I refer to this extremely well explained post here. Link to the post

The confusion arises because after you have tuned your hyperparameters, and found the best performing classifier, be it a single model, or an convoluted ensemble, you found that that hypothesis $g$ performs best during cross-validation. The idea is then also use this $g$ to predict on X_test to see how well it does on the unseen data.

My question is, out of the all the models I trained, say $h_1, h_2, …$ from various hypothesis space, or to put it simply, I trained a linear model, a tree model, and another ensemble model like Random Forest. Then eventually, I found the random forest to do best on the validation set, at last, I will use this model to predict on X_test to assess it. Why can't I use all 3 trained models to also perform on test set after the dust is settled…? Is it because it can introduce "my own bias" after I realized that maybe the ensembled model didn't get the highest score on X_test?

Best Answer

Any time you use a chunk of data to search through a possible space (whether that’s find best coefficients for a regression or choosing between RNN and CNN) you are by definition fitting to that data.
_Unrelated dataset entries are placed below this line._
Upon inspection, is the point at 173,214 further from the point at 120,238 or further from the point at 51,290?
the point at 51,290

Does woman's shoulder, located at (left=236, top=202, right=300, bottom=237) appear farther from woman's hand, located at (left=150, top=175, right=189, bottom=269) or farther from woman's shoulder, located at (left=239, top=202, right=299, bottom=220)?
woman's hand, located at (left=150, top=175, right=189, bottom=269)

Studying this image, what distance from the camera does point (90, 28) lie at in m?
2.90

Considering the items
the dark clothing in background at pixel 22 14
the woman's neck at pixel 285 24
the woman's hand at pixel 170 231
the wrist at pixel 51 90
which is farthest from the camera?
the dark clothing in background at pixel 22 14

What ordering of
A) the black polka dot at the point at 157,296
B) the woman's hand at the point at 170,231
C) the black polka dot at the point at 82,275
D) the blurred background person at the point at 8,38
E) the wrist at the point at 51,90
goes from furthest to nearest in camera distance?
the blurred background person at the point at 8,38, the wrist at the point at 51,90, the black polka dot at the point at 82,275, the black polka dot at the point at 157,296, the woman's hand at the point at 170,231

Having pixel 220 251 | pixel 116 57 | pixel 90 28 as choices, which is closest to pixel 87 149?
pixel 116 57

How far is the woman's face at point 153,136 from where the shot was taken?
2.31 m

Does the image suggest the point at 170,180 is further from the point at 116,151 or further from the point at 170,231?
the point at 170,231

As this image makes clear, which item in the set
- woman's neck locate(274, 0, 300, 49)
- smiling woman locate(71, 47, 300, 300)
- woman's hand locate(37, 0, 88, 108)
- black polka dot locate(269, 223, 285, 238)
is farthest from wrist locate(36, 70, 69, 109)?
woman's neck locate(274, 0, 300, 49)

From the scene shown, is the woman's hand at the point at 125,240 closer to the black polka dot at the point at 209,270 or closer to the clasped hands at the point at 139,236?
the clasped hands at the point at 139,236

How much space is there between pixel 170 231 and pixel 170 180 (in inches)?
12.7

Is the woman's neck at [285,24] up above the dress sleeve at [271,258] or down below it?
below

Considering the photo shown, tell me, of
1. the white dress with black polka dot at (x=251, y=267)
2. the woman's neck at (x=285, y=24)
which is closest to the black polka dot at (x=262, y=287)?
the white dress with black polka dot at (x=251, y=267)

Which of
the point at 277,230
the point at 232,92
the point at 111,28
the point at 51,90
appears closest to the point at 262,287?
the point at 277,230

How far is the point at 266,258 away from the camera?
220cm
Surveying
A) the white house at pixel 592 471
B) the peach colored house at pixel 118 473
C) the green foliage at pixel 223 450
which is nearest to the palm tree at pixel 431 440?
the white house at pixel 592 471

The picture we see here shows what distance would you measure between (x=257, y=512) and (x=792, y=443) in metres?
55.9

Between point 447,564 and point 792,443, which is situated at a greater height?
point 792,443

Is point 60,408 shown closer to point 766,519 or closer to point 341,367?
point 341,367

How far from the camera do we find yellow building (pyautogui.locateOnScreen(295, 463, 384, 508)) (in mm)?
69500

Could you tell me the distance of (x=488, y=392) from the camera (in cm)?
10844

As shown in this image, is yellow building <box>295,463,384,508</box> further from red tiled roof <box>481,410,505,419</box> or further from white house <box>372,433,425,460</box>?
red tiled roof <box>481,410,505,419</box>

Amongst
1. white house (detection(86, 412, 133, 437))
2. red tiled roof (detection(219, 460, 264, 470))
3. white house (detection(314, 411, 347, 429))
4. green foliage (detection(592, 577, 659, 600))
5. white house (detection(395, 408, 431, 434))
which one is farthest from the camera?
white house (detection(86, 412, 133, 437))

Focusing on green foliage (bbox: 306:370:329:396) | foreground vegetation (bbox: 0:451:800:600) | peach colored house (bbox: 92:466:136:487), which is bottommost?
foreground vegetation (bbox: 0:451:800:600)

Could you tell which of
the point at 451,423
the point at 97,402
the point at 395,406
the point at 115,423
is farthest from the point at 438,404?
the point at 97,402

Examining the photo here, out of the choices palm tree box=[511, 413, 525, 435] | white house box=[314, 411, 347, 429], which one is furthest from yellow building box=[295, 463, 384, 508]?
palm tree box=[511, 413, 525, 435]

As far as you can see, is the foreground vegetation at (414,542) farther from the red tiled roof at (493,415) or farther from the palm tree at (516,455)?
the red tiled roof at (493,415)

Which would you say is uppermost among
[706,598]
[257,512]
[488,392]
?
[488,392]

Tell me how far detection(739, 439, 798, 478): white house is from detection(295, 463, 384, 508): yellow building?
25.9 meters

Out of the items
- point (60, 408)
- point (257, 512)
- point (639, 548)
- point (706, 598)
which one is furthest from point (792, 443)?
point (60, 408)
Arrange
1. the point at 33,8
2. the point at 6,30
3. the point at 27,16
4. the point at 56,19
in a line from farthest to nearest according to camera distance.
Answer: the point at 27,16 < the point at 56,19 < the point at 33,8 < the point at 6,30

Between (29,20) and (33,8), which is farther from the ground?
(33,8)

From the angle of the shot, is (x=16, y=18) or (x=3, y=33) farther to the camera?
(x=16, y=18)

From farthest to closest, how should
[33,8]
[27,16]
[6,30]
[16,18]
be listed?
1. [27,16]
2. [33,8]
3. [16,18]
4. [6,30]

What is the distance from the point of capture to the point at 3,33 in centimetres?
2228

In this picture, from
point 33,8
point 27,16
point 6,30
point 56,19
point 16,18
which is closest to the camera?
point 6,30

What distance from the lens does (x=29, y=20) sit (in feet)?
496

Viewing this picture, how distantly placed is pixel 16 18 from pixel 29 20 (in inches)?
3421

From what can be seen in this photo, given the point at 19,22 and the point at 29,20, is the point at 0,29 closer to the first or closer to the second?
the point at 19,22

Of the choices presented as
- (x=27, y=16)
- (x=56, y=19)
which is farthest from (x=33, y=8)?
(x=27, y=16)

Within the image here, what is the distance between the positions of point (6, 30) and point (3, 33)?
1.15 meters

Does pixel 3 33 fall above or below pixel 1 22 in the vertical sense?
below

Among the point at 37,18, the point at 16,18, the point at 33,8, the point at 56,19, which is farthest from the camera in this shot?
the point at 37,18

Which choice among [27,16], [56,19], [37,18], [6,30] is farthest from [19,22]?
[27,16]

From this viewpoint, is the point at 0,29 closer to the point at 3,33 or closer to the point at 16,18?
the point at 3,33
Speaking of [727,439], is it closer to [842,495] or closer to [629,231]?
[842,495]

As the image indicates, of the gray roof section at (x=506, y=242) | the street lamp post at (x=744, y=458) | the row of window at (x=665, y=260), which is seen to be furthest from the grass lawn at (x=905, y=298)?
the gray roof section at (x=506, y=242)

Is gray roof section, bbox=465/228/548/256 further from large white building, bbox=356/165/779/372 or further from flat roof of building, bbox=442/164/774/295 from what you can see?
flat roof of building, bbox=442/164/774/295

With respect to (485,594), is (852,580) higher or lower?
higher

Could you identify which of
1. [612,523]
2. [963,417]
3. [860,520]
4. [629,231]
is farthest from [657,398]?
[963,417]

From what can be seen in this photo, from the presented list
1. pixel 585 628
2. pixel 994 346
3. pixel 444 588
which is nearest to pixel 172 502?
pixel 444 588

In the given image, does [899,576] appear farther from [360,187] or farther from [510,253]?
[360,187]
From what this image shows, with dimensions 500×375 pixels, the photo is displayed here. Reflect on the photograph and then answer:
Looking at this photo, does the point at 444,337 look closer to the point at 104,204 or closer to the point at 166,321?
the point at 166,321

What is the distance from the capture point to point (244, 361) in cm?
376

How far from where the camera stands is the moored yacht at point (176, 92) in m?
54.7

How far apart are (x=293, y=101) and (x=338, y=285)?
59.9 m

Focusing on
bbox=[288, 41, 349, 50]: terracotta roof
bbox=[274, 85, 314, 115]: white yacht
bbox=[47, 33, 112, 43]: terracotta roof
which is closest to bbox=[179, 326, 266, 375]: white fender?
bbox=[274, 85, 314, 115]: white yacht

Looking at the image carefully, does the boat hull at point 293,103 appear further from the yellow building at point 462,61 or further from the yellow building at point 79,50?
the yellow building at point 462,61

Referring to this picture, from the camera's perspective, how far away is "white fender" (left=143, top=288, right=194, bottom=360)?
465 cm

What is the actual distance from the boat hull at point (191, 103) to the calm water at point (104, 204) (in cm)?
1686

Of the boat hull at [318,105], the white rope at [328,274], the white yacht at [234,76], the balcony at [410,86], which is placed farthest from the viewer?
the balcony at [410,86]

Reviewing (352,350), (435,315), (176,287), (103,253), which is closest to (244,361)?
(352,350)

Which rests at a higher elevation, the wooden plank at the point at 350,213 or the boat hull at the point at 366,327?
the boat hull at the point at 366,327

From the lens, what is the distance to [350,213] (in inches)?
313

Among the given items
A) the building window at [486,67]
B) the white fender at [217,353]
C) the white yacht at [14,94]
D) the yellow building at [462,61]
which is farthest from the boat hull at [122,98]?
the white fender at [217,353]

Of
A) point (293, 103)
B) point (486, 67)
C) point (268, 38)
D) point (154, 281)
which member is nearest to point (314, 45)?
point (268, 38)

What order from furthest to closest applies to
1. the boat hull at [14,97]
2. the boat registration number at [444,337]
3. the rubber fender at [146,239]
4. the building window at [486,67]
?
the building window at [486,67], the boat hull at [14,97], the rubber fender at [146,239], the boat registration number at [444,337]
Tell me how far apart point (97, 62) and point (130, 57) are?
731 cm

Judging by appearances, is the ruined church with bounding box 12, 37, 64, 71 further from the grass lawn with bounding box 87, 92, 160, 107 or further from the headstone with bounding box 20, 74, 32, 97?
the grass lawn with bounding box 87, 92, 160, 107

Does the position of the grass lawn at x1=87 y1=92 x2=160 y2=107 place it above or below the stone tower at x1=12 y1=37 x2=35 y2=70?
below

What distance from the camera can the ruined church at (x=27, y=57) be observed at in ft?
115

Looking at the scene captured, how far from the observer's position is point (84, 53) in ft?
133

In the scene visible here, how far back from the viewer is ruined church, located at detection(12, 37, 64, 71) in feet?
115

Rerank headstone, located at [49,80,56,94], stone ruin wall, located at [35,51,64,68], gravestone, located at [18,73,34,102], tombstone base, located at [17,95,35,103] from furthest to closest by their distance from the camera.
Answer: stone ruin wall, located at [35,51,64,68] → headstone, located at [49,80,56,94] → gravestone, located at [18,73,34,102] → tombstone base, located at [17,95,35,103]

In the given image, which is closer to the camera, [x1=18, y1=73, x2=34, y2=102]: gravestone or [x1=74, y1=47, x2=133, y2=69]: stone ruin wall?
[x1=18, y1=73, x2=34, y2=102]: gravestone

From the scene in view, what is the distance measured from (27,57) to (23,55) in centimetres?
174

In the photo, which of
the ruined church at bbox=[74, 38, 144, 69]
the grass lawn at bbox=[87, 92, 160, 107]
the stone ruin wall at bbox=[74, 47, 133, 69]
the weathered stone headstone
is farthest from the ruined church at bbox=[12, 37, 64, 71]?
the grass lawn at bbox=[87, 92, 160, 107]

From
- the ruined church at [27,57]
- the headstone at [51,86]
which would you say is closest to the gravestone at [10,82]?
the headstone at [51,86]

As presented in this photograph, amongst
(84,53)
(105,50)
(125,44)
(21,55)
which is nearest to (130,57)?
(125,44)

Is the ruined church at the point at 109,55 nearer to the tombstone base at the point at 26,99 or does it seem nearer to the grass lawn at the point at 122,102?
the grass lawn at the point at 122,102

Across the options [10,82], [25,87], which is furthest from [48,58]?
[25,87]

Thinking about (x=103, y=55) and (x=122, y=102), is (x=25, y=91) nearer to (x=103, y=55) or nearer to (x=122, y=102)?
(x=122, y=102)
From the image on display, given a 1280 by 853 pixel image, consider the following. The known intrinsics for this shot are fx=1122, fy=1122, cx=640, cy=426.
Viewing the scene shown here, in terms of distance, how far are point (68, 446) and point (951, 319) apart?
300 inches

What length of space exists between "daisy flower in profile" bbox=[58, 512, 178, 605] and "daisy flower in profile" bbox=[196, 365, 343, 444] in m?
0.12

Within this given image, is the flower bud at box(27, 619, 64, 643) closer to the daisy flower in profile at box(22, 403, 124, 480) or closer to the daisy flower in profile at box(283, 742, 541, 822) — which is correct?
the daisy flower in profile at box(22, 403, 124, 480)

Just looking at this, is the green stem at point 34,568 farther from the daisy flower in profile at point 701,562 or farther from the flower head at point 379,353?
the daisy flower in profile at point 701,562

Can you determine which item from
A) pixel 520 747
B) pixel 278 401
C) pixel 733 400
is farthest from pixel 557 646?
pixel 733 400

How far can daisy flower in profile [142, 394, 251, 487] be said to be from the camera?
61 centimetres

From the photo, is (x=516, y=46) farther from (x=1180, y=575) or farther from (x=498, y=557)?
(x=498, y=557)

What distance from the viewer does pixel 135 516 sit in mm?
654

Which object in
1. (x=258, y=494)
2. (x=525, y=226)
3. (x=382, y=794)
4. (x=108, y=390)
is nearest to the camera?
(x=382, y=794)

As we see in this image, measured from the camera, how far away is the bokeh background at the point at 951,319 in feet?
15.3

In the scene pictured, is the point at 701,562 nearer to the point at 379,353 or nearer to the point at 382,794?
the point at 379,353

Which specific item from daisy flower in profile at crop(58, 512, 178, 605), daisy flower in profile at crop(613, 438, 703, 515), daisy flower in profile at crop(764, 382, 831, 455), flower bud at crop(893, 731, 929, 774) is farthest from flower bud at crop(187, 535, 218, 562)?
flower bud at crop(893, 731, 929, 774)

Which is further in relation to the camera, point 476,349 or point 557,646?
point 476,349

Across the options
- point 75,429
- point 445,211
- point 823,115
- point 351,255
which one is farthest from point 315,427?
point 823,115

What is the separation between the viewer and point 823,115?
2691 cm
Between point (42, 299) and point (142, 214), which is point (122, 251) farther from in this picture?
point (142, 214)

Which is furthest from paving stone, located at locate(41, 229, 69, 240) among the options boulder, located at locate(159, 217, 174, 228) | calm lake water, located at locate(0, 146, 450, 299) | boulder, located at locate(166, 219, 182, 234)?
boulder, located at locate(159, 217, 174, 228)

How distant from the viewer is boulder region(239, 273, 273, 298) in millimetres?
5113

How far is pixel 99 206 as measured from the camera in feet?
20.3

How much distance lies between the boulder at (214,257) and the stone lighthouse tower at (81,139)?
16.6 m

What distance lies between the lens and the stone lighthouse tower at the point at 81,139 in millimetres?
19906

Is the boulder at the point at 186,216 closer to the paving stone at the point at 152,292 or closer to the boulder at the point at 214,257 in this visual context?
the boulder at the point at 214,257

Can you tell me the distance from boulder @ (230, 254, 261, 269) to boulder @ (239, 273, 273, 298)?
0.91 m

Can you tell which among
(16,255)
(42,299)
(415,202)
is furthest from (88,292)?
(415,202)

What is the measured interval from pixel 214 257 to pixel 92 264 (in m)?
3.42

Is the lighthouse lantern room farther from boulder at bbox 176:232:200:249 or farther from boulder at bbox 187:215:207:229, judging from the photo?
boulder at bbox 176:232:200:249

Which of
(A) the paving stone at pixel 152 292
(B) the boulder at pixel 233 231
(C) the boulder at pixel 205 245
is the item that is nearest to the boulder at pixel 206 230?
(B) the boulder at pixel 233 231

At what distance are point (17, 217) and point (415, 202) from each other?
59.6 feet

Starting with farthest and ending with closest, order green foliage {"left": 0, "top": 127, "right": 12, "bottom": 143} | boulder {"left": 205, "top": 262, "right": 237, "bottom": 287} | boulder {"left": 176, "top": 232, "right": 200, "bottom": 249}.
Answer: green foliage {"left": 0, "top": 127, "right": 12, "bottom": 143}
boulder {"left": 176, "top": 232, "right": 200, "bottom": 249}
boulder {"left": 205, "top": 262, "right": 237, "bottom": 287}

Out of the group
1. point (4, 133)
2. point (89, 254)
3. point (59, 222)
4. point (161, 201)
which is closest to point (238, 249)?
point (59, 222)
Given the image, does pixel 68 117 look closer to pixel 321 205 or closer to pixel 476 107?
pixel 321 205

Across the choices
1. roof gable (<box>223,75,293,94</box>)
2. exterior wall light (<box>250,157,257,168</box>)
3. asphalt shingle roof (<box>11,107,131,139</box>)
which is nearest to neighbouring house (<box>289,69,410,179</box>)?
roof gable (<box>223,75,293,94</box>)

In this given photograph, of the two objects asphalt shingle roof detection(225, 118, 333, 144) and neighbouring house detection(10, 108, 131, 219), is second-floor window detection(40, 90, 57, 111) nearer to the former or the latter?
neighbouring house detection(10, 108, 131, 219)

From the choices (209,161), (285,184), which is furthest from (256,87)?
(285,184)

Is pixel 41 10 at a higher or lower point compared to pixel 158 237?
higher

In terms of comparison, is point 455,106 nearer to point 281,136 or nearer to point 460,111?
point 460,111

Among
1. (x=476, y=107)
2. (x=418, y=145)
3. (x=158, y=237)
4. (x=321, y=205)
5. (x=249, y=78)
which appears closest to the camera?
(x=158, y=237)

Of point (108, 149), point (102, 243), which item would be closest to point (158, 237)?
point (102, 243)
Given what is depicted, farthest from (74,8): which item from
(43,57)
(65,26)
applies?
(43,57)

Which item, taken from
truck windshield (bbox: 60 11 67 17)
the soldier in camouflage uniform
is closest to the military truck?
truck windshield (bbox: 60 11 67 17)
  • Training data: Used to fit a particular model.
  • Validation data: Used to search through the space of models to find best hyper parameters.
  • Testing data: Used to check whether your best model from Validation performs well OOS.

That’s the usual set up. However, as you said in your question you might want to take a couple of models from validation (say the top 5) and see which one generalises best on the testing.

As I said above, you will now be fitting to the test data and introducing the chance that you picked a model which got lucky. In this case we would create a fourth data set:

  • Holdout data: Kept completely separate and used for the sole purpose of assessing the OOS of a potential production model. Only one model should get to see this data.